Letter (WCP4867.5268)

[1]

5, Westbourne Grove Terrace, w.

Tuesday, May 24th.1 [1864]2

My dear Sir,

Many thanks for your note & kind criticisms on my little paper3. I mentioned the "Mound" crania, because I understood that they were undoubtedly of of [sic] the American Indian type. I sh[oul]d however have said "infancy of the Indian race" instead of "human race".

With regard to the probable antiquity of man I will say a few words. First, you will see I argue rather for the possibility than for the necessity of man’s having existed in Miocene4 [2] times & I still maintain this possibility & new probability, for the following reasons. The question of time cannot be judged of positively but only comparatively. We cannot say à priori that ten millions or a thousand millions of years would be required for any given modification in man. We must judge only by analogy, & by a comparison with the rate of change of other highly organized animals. Now several existing genera lived in the Miocene age, and also Anthropoid apes allied to Hylobates. But man, even by Huxley5, is classed as a distinct family. The origin of that [3] family that is its common origin with other families of the primates must therefore date back from a far earlier period than the Miocene.

Now the greater part of the family difference is manifested in the head & cranium.
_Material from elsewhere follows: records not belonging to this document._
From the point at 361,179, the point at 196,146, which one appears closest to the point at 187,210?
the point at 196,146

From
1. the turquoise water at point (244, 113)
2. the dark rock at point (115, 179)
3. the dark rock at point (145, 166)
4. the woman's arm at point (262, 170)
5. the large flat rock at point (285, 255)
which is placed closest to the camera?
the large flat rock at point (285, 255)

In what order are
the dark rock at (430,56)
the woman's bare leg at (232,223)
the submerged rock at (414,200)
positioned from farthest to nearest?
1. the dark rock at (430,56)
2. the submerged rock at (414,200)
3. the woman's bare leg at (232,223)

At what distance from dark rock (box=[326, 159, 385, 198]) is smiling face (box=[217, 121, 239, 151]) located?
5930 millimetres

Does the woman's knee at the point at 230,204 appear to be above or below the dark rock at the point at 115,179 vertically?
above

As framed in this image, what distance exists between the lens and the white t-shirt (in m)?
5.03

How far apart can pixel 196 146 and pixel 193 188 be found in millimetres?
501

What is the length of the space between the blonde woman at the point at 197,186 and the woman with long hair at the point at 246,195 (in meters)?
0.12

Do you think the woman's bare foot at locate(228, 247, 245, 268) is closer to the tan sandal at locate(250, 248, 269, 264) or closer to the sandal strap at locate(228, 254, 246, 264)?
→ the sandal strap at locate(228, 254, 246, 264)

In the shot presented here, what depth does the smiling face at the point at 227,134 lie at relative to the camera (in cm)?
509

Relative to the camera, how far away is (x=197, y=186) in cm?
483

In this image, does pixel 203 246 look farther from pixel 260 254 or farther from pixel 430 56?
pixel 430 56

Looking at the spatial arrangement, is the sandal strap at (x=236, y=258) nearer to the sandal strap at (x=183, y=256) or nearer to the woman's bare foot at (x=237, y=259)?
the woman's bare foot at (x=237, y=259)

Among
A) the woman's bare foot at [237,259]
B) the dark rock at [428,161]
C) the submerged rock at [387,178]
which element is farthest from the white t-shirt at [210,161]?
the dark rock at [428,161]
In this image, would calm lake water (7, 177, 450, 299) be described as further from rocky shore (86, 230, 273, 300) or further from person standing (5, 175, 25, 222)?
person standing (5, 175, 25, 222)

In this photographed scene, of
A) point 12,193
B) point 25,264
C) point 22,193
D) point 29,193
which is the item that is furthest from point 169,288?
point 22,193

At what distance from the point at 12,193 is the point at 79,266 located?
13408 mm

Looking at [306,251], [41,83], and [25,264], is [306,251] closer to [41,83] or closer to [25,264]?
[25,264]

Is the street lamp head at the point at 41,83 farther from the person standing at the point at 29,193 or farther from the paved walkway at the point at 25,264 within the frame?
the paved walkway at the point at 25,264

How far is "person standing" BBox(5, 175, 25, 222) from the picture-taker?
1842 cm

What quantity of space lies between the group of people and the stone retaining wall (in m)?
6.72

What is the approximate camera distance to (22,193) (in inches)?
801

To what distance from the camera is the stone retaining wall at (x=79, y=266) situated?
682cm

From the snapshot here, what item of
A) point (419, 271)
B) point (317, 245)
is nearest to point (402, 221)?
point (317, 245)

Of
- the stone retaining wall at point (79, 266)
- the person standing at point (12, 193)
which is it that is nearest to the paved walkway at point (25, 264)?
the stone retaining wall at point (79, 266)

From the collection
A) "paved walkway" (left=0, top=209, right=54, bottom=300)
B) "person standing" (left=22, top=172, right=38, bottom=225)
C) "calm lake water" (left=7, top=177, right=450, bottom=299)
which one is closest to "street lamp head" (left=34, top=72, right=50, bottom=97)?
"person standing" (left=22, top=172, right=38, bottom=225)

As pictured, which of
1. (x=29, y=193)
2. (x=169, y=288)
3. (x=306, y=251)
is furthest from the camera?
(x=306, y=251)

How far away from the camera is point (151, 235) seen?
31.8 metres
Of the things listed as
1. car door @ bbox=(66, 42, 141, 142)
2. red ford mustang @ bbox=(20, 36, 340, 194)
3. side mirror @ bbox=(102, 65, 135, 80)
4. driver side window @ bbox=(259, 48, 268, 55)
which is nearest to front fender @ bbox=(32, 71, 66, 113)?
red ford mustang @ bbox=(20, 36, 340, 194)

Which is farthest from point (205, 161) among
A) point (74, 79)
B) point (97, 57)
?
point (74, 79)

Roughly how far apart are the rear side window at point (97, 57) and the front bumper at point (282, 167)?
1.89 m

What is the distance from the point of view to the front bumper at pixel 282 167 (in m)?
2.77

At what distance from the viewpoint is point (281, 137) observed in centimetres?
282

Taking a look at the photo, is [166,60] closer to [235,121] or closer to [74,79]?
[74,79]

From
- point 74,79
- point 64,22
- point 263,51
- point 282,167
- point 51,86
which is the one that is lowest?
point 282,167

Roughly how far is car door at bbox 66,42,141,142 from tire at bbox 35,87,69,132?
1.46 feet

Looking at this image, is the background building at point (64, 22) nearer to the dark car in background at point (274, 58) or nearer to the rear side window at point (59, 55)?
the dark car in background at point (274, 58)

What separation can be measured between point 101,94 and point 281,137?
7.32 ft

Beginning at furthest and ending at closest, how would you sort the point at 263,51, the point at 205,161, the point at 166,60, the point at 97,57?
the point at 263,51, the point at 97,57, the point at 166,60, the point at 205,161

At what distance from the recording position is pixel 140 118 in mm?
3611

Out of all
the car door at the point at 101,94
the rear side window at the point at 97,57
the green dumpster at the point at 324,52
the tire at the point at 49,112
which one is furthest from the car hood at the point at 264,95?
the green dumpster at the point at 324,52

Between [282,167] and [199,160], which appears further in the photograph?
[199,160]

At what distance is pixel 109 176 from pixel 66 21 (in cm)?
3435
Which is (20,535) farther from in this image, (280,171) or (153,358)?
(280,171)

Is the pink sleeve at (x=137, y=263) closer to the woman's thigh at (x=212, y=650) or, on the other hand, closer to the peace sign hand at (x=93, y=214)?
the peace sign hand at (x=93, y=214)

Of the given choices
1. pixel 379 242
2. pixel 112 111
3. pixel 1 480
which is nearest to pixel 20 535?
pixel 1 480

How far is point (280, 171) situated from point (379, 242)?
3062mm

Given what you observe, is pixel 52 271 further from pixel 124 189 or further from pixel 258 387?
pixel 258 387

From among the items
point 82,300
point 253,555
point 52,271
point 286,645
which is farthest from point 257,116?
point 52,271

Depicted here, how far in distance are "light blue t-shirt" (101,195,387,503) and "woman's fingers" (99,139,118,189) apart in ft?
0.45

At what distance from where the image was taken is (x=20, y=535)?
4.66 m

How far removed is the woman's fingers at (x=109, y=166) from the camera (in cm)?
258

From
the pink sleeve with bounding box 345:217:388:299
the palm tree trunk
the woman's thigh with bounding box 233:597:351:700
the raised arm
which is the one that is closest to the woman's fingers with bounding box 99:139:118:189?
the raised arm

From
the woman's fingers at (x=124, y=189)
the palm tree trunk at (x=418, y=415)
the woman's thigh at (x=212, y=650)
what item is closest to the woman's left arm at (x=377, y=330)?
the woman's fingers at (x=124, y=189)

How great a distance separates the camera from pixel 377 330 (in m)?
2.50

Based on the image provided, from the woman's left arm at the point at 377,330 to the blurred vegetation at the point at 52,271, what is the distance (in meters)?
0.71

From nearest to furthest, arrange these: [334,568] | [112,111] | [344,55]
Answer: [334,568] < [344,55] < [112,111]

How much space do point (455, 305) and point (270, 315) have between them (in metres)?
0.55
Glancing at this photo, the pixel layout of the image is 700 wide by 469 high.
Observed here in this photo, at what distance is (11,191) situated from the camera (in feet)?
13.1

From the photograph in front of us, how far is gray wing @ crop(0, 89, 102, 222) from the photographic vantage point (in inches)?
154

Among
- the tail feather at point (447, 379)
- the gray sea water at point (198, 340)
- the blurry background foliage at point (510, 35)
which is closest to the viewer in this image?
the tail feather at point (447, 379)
A being almost exactly like man in the rest of the skeleton but with a cranium as little developed as that of a Chimpanzee would certainly not form a distinct family, only a distinct genus of Primates.

My argument therefore is, that this great cranial difference has been slowly developing, while the rest of the skeleton has remained nearly stationary; and while the Miocene Dryopithecus has been modified into the modern Gorilla, — speechless & ape-brained man [4] (but still man) has been developed into existing great-brained speech-forming man.

The majority of Pliocene mammals on the other hand are I believe of existing genera; and as my whole argument is to show how man has undergone a more than generic change in brain & cranium, while the rest of his body has hardly changed specifically, I cannot consistently admit that all this change has been brought about in a less period than has sufficed to change most other mammals generically, — except by assuming that in his case the change has been more rapid, — which may indeed have been so, but which we have no evidence yet to prove. I conceive therefore that the immensity of time measured in years does not touch the argument.

My paper was written far too hastily & too briefly, to explain the subject with clearness, but I hope these few remarks may give my ideas in the point you have specifically referred to.

Very truly yours | Alfred R. Wallace [signature]

An annotation after "Tuesday, May 24th." reads "1864".
The year "1864" is established based on the publication year of endnote 3 below.
Wallace, A. R. 1864. The origin of human races and the antiquity of man deduced from the Theory of "Natural Selection". Journal of the Anthropological Society of London, 2: pp. clviii-clxx. [a paper read at the ASL meeting of 1 March 1864].
"Sir Cha[rle]s Lyell" is written in the bottom left margin by ARW.
Huxley, Thomas Henry (1825-1895). British biologist and author, known as "Darwin's Bulldog".